Aims
Older patients with life‐limiting illness (LLI) and limited life expectancy (LLE) continue to receive potentially inappropriate medicines, consequently deprescribing is often necessary. However, deprescribing in this population can be complex and challenging. Therefore, we aimed to investigate the evidence for outcomes of deprescribing interventions in older patients with LLI and LLE.
Methods
Studies on deprescribing intervention and their outcomes in age ≥65 years with LLI and LLE were searched using PubMed, EMBASE, Cumulative Index to Nursing and Allied Health Literature, PsycINFO and Google Scholar. Medication appropriateness was primary outcome, while clinical and cost‐related outcomes were secondary. Eligibility, data extraction and quality assessment were followed by a narrative synthesis of data.
Results
Of 9 studies (1375 participants), 3 reported on primary outcome. One study showed a significant reduction in medication inappropriateness by 34.9% (P < .001) from admission to close‐out, the second achieved 29.4% (P < .001) and 15.1% (P = .003) reduction at 12 and 24 months, respectively. The third reported that their intervention stopped (17.2%) and altered the dose (2.6%) of high‐risk medications.

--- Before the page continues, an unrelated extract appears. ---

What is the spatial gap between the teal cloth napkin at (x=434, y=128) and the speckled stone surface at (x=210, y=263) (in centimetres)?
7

Commonly reported clinical outcomes were mortality (n = 3), quality of life (n = 2) and falls (n = 2). Outcomes in terms of cost were reported as overall cost (n = 2), medication cost (n = 1) and health care expenditure (n = 1).
Conclusion
Our findings suggest that deprescribing in older patients with LLI and LLE can improve medication appropriateness, and has potential for enhancement of several clinical outcomes and cost savings, but the evidence needs to be better established.